Inconsistent SentencePiece behaviour

tel34 · November 23, 2019, 11:11am

For a particular project I am working with OpenNMT-tf 1.25.0 in which I have trained a Transformer model (en-es) after applying SentencePiece (BPE). I have just found the following strange behaviour:
I take the following source sentence:
“I want to build a new system at the station where my friend designed the restaurant”
command line onmt-main infer with on-the-fly SentencePiece encoding & decoding correctly gives:
“Quiero construir un nuevo sistema en la estación donde mi amigo diseñó el restaurante.”
the server provided by nmtwizard/opennmt-tf docker image with the SP model being stated in config.json gives:
“Quiero construir un nuevo sistema en la estaci\u00f3n donde mi amigo dise\u00f1\u00f3 el restaurante.”
I can write a post-processing script to rectify this but would like to find out why this is happening. The same SentencePiece model has been applied in each case, and these characters are “correctly” rendered in the shared vocabulary. Any ideas welcome?

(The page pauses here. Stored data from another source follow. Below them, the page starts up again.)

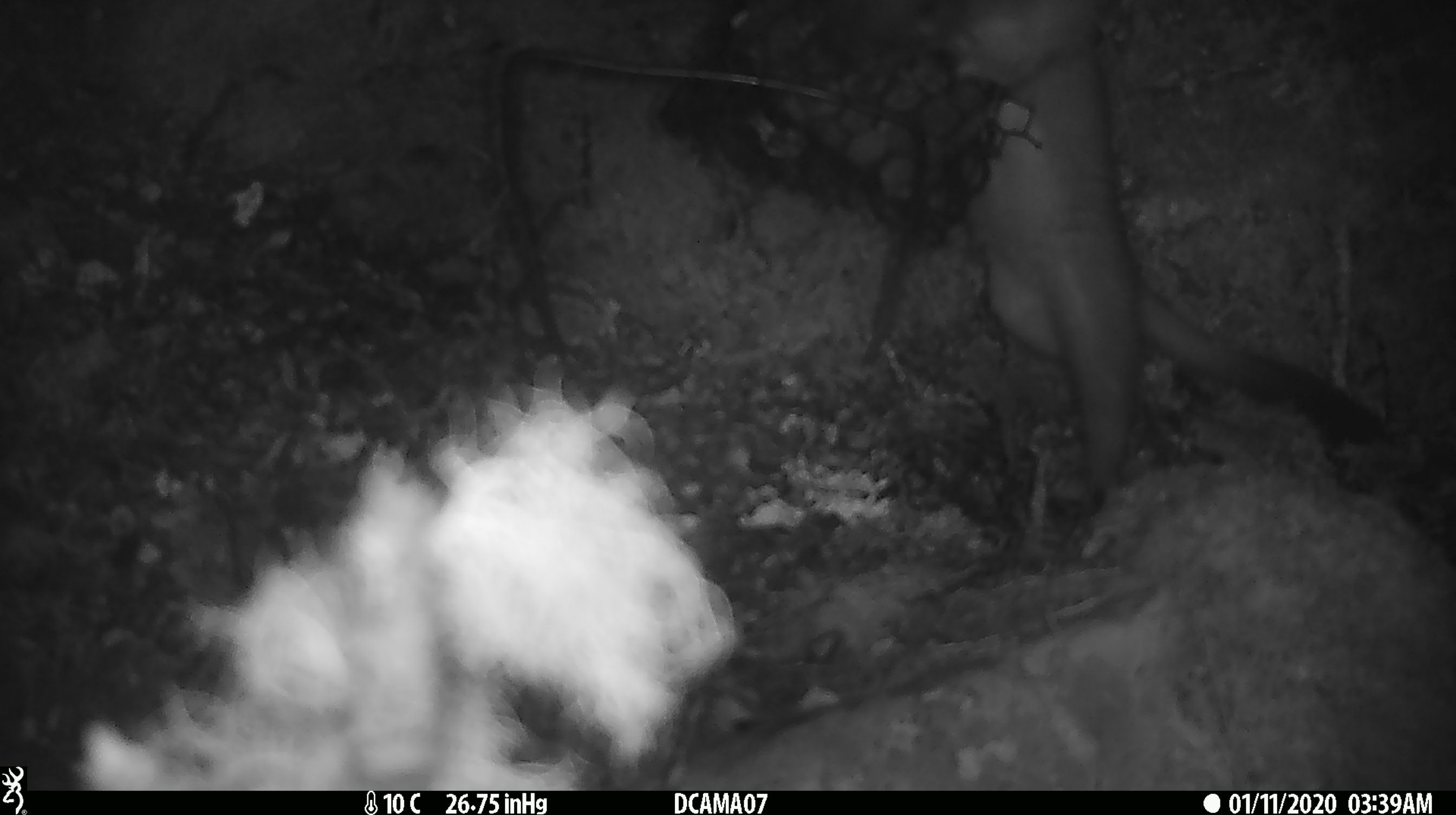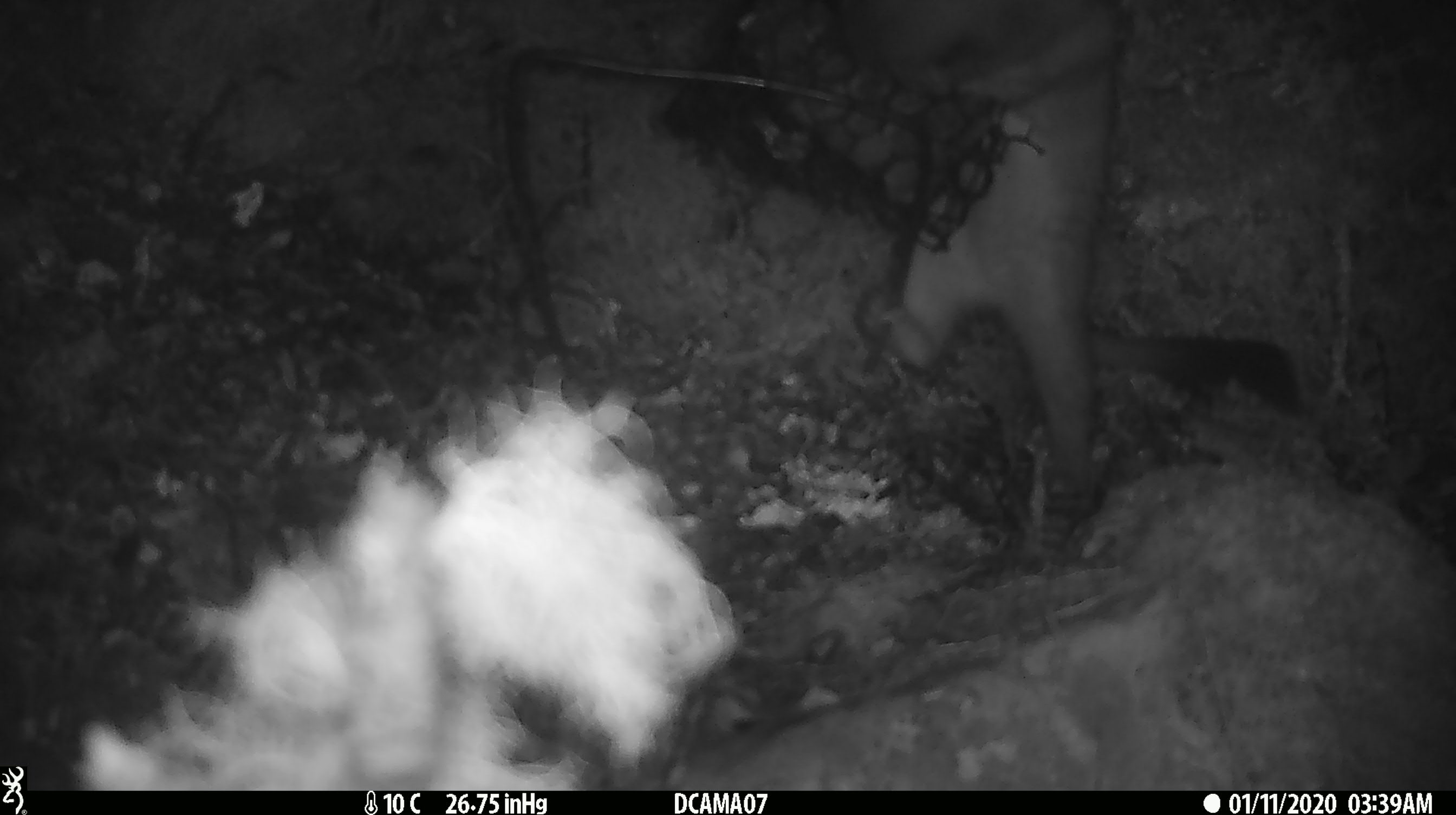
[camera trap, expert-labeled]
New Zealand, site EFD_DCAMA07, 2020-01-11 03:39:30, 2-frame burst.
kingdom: Animalia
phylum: Chordata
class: Mammalia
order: Carnivora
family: Mustelidae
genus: Mustela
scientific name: Mustela erminea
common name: stoat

guillaumekln · November 23, 2019, 11:38am

That’s how Unicode characters are encoded in JSON. If the client code is using a valid JSON parser, it should restore the Unicode characters automatically.

tel34 · November 23, 2019, 11:52am

Yes, of course. Thanks. Will check this in the Java client.

tel34 · November 24, 2019, 6:31pm

Yes, the org.apache.commons.lang3.StringEscapeUtils does this with one line of code for the Java client.